Che si parta da zero o che si abbiano alle spalle anni di esperienze alle dipendenze di qualcun altro non cambia molto. Diventare freelance è sempre possibile, purché vi siano di base delle competenze specifiche, che possono effettivamente essere al servizio del pubblico.

Per raggiungere quest’ultimo è di vitale importanza la presenza sul web: si pensi, ad esempio, a tutti coloro che prestano la loro attività proprio sulla rete o mediante essa. Anche per chi offre servizi di altro tipo è, però, oggi indispensabile la costruzione di un’identità virtuale. Quest’ultima deve, ovviamente, rispecchiare quella reale in tutto e per tutto.

Linkedin, il social ideato apposta per mettere in comunicazione tra loro i professionisti di uno stesso settore, può rivelarsi in questo caso uno strumento importante. La visibilità sul web si può acquisire anche aprendo un sito, in cui vengono esplicati i nostri servizi. Magari includere nel portale uno spazio riservato alle recensioni dei clienti che ne hanno usufruito è una ulteriore attestazione di credibilità per il soggetto che lo gestisce. La reputazione online è, infatti, importante allo stesso modo di quella offline.
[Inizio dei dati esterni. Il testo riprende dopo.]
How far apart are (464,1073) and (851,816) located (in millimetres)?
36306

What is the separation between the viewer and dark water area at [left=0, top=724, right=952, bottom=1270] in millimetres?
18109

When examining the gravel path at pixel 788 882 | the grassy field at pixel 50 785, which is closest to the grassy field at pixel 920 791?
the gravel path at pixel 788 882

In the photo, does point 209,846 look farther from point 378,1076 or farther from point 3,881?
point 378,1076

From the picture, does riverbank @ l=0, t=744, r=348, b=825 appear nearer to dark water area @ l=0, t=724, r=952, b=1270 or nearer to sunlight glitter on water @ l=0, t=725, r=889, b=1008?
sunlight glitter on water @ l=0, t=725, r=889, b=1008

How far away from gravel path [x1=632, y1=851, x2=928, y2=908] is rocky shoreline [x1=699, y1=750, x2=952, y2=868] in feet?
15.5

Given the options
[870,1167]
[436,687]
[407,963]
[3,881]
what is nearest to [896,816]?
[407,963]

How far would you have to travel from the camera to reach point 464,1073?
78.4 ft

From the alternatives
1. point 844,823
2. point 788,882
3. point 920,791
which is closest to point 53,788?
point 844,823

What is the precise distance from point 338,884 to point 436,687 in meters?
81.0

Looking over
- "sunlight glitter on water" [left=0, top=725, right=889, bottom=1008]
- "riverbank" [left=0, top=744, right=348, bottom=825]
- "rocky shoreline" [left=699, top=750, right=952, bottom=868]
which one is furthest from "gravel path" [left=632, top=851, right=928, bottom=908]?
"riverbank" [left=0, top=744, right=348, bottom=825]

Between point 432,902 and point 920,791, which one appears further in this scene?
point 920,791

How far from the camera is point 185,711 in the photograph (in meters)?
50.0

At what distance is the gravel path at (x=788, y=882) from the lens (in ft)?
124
È proprio per questo che, ogni freelance che si rispetti deve dare a chiunque si metta in contatto con lui la possibilità di poterlo nuovamente fare anche in futuro. Per questo motivo è da sempre buona prassi dotarsi di biglietti da visita, che oggi tra l’altro possono rispecchiare in ogni dettaglio le esigenze di chi lo eroga. Di questi si può scegliere, infatti, logo, colore e tipo di stampa.
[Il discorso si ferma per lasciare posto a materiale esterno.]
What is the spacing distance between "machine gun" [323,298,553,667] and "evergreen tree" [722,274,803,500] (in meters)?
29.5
In entrambi gli spazi, virtuale e fisico, c’è bisogno di monitorare l’andamento della propria visibilità. Nel caso del web è importante aggiornare i contenuti, il curriculum vitae e magari aggiungere le esperienze e le competenze acquisite nel corso del tempo. Anche offline sarebbe di buona norma, quando è possibile, avere un portfolio che funga da archivio per le nostre esperienze e collaborazioni più importanti.